Pat e John tinham no sangue o espírito da aventura. Vinham de muito longe, de uma pequena povoação costeira de Maryland, onde tinham nascido. Ali todos acabavam por ser pescadores ou marinheiros; mas a eles atraía-os mais a terra do que o mar, mais as selvas inexploradas do que o oceano.
Integraram-se numa caravana e atravessaram com ela o Mississipi. Aquele rio, largo, com uma grande distância entre as duas margens, como se fosse um pouco de mar pela terra dentro, encheu de nostalgia os seus corações, apesar de tudo, um pouco marinheiros.
Foi apenas um momento, um minuto só.
John disse:
— Repara, Pat, é como se fosse o mar.
— Sim, parece — replicou o irmão.
— Estás arrependido de ter vindo para cá?
Pat riu com vontade.
— Arrependido, porquê? Lembro-me um pouco daquilo, mais nada.
Do outro lado do rio estava o mistério da grande aventura que desejavam correr. Não, não lamentavam ter partido para o Oeste.
Os irmãos Barton dirigiam-se a Dakota do Norte. Tinham ouvido falar das suas riquezas e dos fabulosos jazigos de ouro e prata que costumavam encontrar os que iam para aqueles lados.
— Que achas que devemos fazer? — perguntou Pat. — Cultivar a terra ou dedicar-nos a pesquisar ouro? Eu penso que seria melhor procurar ouro.
John sorriu e replicou:
— E pensas também que o ouro está à mão, para quem quer que chegue? Será melhor trabalharmos na terra, criarmos gado. É mais seguro. Mas primeiro ainda temos de chegar lá.

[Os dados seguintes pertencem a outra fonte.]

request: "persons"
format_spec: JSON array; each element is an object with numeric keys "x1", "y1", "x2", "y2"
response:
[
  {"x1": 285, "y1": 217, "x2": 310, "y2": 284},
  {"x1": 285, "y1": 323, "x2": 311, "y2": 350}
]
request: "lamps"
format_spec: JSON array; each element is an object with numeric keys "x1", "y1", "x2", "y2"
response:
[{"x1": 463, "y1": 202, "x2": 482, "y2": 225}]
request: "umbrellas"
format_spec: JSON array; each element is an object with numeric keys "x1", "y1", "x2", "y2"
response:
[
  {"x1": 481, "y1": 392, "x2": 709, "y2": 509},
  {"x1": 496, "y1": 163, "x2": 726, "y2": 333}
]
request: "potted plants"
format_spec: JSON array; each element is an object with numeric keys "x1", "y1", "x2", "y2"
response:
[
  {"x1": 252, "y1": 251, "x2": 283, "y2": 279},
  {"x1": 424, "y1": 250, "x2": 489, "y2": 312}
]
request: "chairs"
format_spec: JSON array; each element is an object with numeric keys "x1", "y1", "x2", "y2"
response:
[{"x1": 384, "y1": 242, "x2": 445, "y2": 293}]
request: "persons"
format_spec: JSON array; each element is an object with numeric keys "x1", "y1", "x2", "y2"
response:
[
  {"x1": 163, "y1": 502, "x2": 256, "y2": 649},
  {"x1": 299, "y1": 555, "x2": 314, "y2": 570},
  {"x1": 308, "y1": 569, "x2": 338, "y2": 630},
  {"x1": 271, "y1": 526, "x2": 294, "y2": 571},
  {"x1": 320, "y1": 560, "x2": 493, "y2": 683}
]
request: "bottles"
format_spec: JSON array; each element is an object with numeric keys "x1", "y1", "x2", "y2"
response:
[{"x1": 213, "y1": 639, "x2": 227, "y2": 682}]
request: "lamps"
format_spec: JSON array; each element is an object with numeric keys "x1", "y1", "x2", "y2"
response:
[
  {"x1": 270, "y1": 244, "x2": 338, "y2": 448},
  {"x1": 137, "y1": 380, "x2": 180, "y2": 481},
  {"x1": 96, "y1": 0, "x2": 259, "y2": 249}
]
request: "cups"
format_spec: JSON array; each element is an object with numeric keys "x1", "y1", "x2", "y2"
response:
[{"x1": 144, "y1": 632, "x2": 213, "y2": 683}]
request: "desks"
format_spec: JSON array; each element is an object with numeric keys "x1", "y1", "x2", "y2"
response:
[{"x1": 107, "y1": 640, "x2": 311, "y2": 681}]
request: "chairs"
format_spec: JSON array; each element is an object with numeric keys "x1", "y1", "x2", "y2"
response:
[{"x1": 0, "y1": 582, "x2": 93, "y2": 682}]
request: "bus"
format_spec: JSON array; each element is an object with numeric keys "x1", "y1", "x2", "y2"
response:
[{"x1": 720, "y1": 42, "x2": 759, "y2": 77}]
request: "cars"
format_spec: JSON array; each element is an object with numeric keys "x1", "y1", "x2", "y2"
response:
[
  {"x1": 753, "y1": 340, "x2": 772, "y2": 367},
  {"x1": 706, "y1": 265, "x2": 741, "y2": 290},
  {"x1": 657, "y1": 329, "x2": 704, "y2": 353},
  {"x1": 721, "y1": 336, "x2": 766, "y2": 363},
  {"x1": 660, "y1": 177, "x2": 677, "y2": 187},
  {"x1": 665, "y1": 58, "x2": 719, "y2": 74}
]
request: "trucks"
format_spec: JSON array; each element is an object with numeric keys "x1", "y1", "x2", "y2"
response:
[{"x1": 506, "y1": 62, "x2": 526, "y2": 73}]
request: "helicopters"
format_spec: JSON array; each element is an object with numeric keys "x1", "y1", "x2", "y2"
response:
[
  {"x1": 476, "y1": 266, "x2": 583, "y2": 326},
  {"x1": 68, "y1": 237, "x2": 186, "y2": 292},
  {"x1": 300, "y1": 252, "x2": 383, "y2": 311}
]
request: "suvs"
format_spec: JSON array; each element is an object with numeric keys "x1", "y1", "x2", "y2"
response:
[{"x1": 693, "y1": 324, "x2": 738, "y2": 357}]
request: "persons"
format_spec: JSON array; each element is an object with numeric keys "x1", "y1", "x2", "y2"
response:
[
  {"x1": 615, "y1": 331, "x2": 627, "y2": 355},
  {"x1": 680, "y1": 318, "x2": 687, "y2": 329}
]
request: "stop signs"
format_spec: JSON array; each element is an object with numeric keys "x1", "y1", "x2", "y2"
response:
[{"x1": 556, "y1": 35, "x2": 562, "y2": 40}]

— Tens razão, primeiro temos de chegar lá — admitiu o irmão. — Depois veremos...
O importante era chegar a Dakota quanto antes, e conforme estavam as coisas, não era fácil chegar àquelas terras.

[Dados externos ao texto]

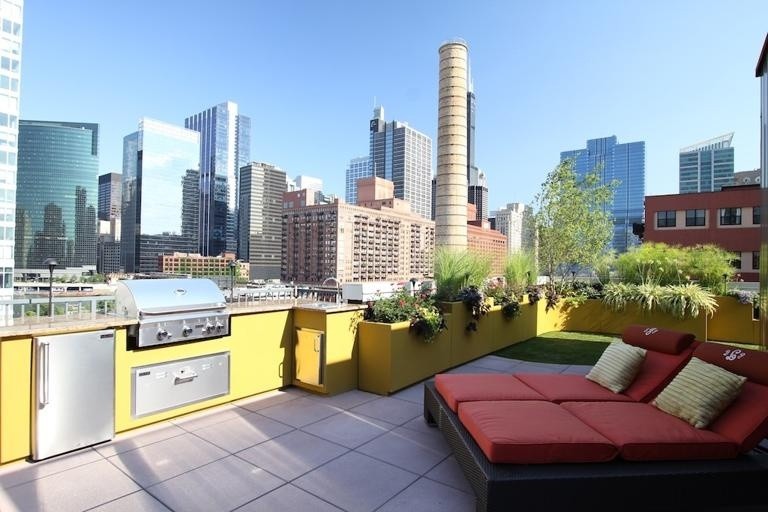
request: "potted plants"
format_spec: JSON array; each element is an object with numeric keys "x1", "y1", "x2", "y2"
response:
[{"x1": 358, "y1": 154, "x2": 768, "y2": 396}]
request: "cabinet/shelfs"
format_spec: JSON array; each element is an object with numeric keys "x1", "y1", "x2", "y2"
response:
[{"x1": 291, "y1": 326, "x2": 325, "y2": 389}]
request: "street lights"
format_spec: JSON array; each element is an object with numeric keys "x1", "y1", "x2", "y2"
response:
[
  {"x1": 409, "y1": 278, "x2": 418, "y2": 293},
  {"x1": 229, "y1": 262, "x2": 236, "y2": 294},
  {"x1": 42, "y1": 257, "x2": 61, "y2": 303}
]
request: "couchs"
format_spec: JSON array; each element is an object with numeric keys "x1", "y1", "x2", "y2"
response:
[{"x1": 422, "y1": 325, "x2": 768, "y2": 512}]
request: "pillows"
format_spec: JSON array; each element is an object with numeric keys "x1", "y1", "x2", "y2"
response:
[
  {"x1": 650, "y1": 356, "x2": 748, "y2": 430},
  {"x1": 584, "y1": 335, "x2": 648, "y2": 396}
]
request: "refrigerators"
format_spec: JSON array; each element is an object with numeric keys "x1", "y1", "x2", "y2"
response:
[{"x1": 32, "y1": 329, "x2": 116, "y2": 463}]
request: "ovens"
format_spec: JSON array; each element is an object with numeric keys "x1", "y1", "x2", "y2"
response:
[{"x1": 130, "y1": 353, "x2": 231, "y2": 417}]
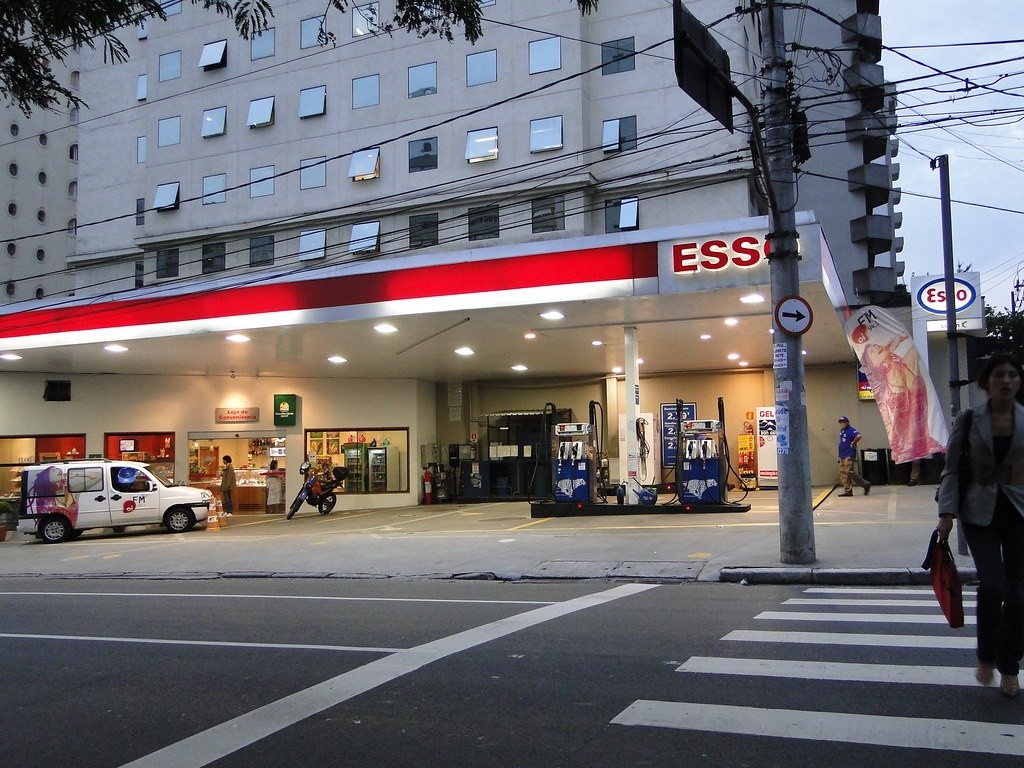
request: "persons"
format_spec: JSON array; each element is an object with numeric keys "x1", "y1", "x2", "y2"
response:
[
  {"x1": 838, "y1": 416, "x2": 871, "y2": 497},
  {"x1": 27, "y1": 466, "x2": 103, "y2": 529},
  {"x1": 221, "y1": 455, "x2": 236, "y2": 517},
  {"x1": 266, "y1": 460, "x2": 283, "y2": 513},
  {"x1": 907, "y1": 458, "x2": 921, "y2": 486},
  {"x1": 937, "y1": 354, "x2": 1024, "y2": 697},
  {"x1": 860, "y1": 330, "x2": 944, "y2": 464}
]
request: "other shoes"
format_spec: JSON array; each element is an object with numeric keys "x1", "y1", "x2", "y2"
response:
[
  {"x1": 226, "y1": 512, "x2": 234, "y2": 518},
  {"x1": 1000, "y1": 674, "x2": 1020, "y2": 699},
  {"x1": 864, "y1": 482, "x2": 872, "y2": 496},
  {"x1": 976, "y1": 665, "x2": 994, "y2": 686},
  {"x1": 217, "y1": 512, "x2": 228, "y2": 518},
  {"x1": 907, "y1": 481, "x2": 918, "y2": 486},
  {"x1": 838, "y1": 493, "x2": 853, "y2": 497}
]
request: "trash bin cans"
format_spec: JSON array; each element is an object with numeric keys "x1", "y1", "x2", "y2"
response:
[
  {"x1": 860, "y1": 448, "x2": 888, "y2": 485},
  {"x1": 888, "y1": 448, "x2": 913, "y2": 485}
]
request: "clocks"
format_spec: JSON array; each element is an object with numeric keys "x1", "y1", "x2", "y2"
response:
[{"x1": 119, "y1": 438, "x2": 135, "y2": 452}]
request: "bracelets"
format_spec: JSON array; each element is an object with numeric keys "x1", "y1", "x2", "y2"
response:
[{"x1": 898, "y1": 334, "x2": 904, "y2": 342}]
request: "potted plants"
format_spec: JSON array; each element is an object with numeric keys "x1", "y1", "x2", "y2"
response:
[{"x1": 0, "y1": 501, "x2": 13, "y2": 542}]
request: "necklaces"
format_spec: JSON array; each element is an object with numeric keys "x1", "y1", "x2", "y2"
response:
[
  {"x1": 55, "y1": 488, "x2": 68, "y2": 507},
  {"x1": 884, "y1": 362, "x2": 910, "y2": 412}
]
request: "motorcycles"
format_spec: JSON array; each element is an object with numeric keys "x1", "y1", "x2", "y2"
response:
[{"x1": 287, "y1": 462, "x2": 343, "y2": 520}]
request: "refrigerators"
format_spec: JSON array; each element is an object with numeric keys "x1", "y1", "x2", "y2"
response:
[
  {"x1": 368, "y1": 447, "x2": 399, "y2": 492},
  {"x1": 345, "y1": 442, "x2": 370, "y2": 492}
]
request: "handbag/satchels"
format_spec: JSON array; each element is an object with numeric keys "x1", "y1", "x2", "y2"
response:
[
  {"x1": 921, "y1": 530, "x2": 964, "y2": 629},
  {"x1": 935, "y1": 410, "x2": 973, "y2": 519}
]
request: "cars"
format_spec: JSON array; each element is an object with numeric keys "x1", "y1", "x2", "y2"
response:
[{"x1": 16, "y1": 459, "x2": 214, "y2": 543}]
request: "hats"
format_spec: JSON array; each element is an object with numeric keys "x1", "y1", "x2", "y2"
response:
[{"x1": 838, "y1": 416, "x2": 849, "y2": 422}]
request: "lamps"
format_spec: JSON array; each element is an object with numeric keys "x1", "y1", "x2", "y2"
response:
[{"x1": 209, "y1": 440, "x2": 214, "y2": 451}]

Naquela época era difícil atravessar as planícies quase despovoadas do Estado de Iowa, onde os peles-vermelhas ofereciam uma feroz resistência às incursões dos brancos.
Alguns ranchos, disseminados nas vastas regiões do Estado, constituíam o único sinal de civilização e de vida. Pequenas povoações, rodeadas de altas paliçadas semelhantes a débeis fortins isolados na imensidade das pradarias, surgiam, de longe em longe, ante o olhar dos viajantes.

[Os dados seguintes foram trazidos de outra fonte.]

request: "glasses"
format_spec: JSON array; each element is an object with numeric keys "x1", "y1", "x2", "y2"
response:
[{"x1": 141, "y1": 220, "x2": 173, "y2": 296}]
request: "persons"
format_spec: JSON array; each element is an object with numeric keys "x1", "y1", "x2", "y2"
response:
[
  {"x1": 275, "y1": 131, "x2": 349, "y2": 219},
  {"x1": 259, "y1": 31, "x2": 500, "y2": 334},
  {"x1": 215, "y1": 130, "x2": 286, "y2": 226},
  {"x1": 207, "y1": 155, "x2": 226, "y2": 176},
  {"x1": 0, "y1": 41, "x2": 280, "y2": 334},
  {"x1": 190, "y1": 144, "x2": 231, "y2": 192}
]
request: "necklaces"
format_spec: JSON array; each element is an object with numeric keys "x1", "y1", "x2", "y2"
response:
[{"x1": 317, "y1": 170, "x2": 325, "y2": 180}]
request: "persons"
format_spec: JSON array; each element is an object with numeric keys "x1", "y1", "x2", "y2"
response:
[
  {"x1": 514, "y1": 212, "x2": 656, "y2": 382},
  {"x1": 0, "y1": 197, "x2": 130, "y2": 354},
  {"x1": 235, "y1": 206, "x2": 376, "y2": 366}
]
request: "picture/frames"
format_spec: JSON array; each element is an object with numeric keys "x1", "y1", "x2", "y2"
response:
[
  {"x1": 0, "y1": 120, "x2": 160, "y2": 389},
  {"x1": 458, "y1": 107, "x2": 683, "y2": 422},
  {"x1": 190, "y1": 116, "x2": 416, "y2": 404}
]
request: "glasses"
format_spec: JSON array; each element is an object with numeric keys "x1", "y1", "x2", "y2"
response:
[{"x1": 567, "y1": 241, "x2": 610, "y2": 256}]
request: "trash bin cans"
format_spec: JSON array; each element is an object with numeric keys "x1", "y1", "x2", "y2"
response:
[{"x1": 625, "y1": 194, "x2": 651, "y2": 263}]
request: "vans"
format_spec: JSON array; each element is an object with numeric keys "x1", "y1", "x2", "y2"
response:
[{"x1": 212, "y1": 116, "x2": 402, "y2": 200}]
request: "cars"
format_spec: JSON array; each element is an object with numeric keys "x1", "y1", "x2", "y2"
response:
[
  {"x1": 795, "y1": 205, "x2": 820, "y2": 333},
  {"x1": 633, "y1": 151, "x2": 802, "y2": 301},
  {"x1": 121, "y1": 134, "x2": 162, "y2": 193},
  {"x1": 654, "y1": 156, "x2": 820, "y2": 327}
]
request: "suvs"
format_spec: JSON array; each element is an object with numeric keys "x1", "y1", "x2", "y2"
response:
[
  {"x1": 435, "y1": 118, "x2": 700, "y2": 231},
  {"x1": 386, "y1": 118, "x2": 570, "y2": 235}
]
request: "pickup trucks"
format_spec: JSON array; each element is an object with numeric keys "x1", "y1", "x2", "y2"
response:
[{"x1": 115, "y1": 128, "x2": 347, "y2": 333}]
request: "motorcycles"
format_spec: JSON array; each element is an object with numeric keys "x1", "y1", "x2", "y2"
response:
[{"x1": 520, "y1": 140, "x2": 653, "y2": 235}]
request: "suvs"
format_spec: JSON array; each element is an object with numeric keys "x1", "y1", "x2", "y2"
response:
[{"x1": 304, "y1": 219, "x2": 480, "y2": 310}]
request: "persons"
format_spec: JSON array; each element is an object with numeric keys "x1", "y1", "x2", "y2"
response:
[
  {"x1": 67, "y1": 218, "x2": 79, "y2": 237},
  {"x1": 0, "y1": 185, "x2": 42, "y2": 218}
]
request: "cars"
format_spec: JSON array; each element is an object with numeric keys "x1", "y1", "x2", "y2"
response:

Os pioneiros que se albergavam por detrás daquelas paliçadas tinham constantemente a sua vida presa por um fio. Os peles-vermelhas costumavam assaltar os povoados, arrasar os campos e roubar os gados.
Mas os pioneiros possuíam aquelas vedações que, emboras frágeis, lhes permitiam defenderem-se dos ataques dos índios.
Muito pior acontecia com as caravanas. Geralmente, os peles-vermelhas esperavam-nas emboscados no mato das selvas ou à saída dos estreitos desfiladeiros
A caravana em que viajavam os irmãos Barton também era esperada pelos «sioux», escondidos entre o mato de um frondoso bosque, por onde aquela devia passar.
Ninguém os viu nem ninguém sentiu a sua presença. Apenas se aperceberam de que os indígenas estavam no bosque quando um dos homens da caravana caiu ferido por uma flecha.
John Barton gritou:
— Deitem-se no chão. Estamos cercados.
Era verdade. Tinham ido meter-se numa espécie de beco sem saída. As flechas silvavam em volta deles, e uma gritaria ensurdecedora e arrepiante surgia, ameaçadora, de entre os gigantescos fetos e as corpulentas árvores.
Era inútil deitarem-se no chão ou abrigarem-se por detrás das árvores. As flechas, arremessadas de mil sítios diferentes, encontravam-nos fosse onde fosse que quisessem esconder-se.
O medo, um medo atroz e irreprimível, começou a apoderar-se daquelas gentes. Por que razão não se mostravam os indígenas?
Lutavam contra um inimigo invisível, desapiedado e cruel. Dispararam as espingardas e os revólveres á toa, contra as árvores, contra o mato, enquanto os seus iam caindo pouco a pouco...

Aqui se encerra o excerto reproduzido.